• QUOTED TEXT
[start]
While discussing some popular technical indicators earlier, we have briefly described the RSI indicator. Now in this section, let us elaborate on the concept and learn how to use the RSI indicator as a tool in technical analysis.

What is the RSI indicator?

The Relative Strength Index (RSI) is a momentum indicator developed by renowned technical analyst Welles Wilder that compares the magnitude of recent gains and losses over a specified time period to measure speed and change of price movements of a security. It is primarily used to attempt to identify overbought or oversold conditions in the trading of an asset.

The overbought region refers to the case where the RSI oscillator has moved into a region of significant buying pressure relative to the recent past and is often an indication that an upward trend momentum may slow down. Similarly, the oversold region refers to the lower part of the momentum oscillator where there is a significant amount of selling pressure relative to the recent past.

The RSI is a price-following oscillator that ranges between 0 and 100. Generally, technical analysts use 30 oversold and 70 overbought lines to generate the buy and sell signals.

  • Go long when the indicator moves from below to above the oversold line of 30.
  • Go short when the indicator moves from above to below the overbought line of 70.

Note here that the direction of crossing is important; the indicator needs to first go past the overbought/oversold lines and then cross back through them. Overbought and oversold region is shown in the chart below:

The other means of using RSI is to look at divergences between price peaks/troughs and indicator peaks/ troughs. If the price makes a new higher peak but the indicator does not make a corresponding higher peak this indicates there is less power driving the new price high. The momentum behind the price rise is low. Since there is less power or support for the new higher price a reversal could be expected. 

Similarly if the price makes a new lower trough but the momentum indicator does not make a corresponding lower trough, then it can be surmised that the downward movement is running out of strength and a reversal upward could soon be expected. 

This is illustrated in the chart below.

A bullish divergence represents upward price pressure and a bearish divergence represents downward price pressure.

How is the relative strength index calculated?

The relative strength index is calculated using the following formula:

RSI=100−100/(1+RS) 

Where RS = Average gain of up periods during the specified time frame / Average loss of down periods during the specified time frame.

The RSI provides a relative evaluation of the strength of a security's recent price performance, thus making it a momentum indicator. 

RSI values range from 0 to 100. The default time frame for comparing up periods to down periods is 14, as in 14 trading days. However if you are using RSI on weekly charts a 5- period RSI is recommended compared to 14-period RSI.
[end]
• RECORDS SUPPLIED
[start]
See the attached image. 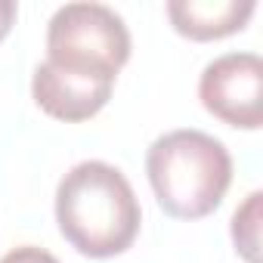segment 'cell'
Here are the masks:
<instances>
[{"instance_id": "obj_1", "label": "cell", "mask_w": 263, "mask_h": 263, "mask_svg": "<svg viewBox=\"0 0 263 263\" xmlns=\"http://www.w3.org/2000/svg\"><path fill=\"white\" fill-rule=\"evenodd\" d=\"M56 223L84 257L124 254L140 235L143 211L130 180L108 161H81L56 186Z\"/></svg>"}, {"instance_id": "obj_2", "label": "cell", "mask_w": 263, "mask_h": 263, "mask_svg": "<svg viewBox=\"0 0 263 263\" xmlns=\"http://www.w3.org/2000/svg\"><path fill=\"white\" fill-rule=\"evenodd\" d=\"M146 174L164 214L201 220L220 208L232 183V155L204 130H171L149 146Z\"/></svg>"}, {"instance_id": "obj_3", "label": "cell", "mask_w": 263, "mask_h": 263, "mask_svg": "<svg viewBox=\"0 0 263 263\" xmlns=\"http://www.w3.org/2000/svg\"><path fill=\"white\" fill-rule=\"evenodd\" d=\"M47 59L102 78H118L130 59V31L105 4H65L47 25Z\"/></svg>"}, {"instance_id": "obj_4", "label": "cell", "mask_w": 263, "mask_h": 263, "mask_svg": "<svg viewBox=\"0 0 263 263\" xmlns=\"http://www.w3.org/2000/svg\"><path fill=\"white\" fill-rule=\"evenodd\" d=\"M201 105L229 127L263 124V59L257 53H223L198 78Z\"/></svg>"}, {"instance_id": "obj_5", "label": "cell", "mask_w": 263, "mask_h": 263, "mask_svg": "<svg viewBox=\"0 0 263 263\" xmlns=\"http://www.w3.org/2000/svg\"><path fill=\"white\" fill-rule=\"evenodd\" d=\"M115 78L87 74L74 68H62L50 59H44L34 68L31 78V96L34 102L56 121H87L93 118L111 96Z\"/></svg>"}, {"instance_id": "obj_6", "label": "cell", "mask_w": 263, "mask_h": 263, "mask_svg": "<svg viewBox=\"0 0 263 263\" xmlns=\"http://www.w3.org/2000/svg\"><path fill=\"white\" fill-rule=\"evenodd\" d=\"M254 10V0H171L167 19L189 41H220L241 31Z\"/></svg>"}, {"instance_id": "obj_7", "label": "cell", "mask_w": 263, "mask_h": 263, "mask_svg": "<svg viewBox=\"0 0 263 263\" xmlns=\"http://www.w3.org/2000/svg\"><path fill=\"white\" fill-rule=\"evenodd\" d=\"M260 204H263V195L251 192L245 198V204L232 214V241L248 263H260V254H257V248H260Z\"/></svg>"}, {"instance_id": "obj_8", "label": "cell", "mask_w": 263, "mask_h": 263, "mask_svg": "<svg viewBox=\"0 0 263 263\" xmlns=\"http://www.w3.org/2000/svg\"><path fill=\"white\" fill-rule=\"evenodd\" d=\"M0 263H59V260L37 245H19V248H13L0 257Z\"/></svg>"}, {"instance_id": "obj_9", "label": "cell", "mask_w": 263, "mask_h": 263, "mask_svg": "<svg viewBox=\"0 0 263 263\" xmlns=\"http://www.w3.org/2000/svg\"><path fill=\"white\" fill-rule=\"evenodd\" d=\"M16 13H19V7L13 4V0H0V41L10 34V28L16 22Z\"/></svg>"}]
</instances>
[end]
[start]
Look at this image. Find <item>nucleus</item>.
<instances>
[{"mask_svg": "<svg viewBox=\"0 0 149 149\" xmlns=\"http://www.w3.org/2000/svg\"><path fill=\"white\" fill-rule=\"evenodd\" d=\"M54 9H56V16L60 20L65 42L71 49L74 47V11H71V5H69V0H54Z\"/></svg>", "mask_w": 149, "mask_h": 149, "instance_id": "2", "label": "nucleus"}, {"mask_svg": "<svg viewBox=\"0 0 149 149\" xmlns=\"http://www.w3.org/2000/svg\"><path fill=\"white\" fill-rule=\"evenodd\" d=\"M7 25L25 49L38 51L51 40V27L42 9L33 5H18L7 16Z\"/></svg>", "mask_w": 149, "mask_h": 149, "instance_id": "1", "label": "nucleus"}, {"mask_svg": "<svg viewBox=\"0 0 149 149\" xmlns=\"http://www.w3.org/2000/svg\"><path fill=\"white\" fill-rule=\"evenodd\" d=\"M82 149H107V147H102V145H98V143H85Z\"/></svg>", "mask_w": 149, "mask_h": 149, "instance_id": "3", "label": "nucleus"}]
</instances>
[end]
• GOAL 1
Answer these questions from the RSI text:
(a) Who developed the Relative Strength Index?
(b) What is the default time frame for comparing up periods to down periods?
(c) What period of RSI is recommended for weekly charts?
• GOAL 2
Decide whether each statement agrees with the RSI text, and support each yes or no with a quotation from it.
(a) The RSI ranges between 0 and 100.
(b) Traders go long when the indicator moves from above to below the line of 70.
(c) A bearish divergence represents upward price pressure.
• GOAL 3
Translate this sentence from the RSI text into Spanish: "A bullish divergence represents upward price pressure and a bearish divergence represents downward price pressure."

• SOLUTION 1
(a) Welles Wilder
(b) 14, as in 14 trading days
(c) A 5-period RSI

• SOLUTION 2
(a) Yes: "The RSI is a price-following oscillator that ranges between 0 and 100."
(b) No: "Go short when the indicator moves from above to below the overbought line of 70."
(c) No: "a bearish divergence represents downward price pressure."

• SOLUTION 3
Una divergencia alcista representa una presión al alza sobre el precio y una divergencia bajista representa una presión a la baja sobre el precio.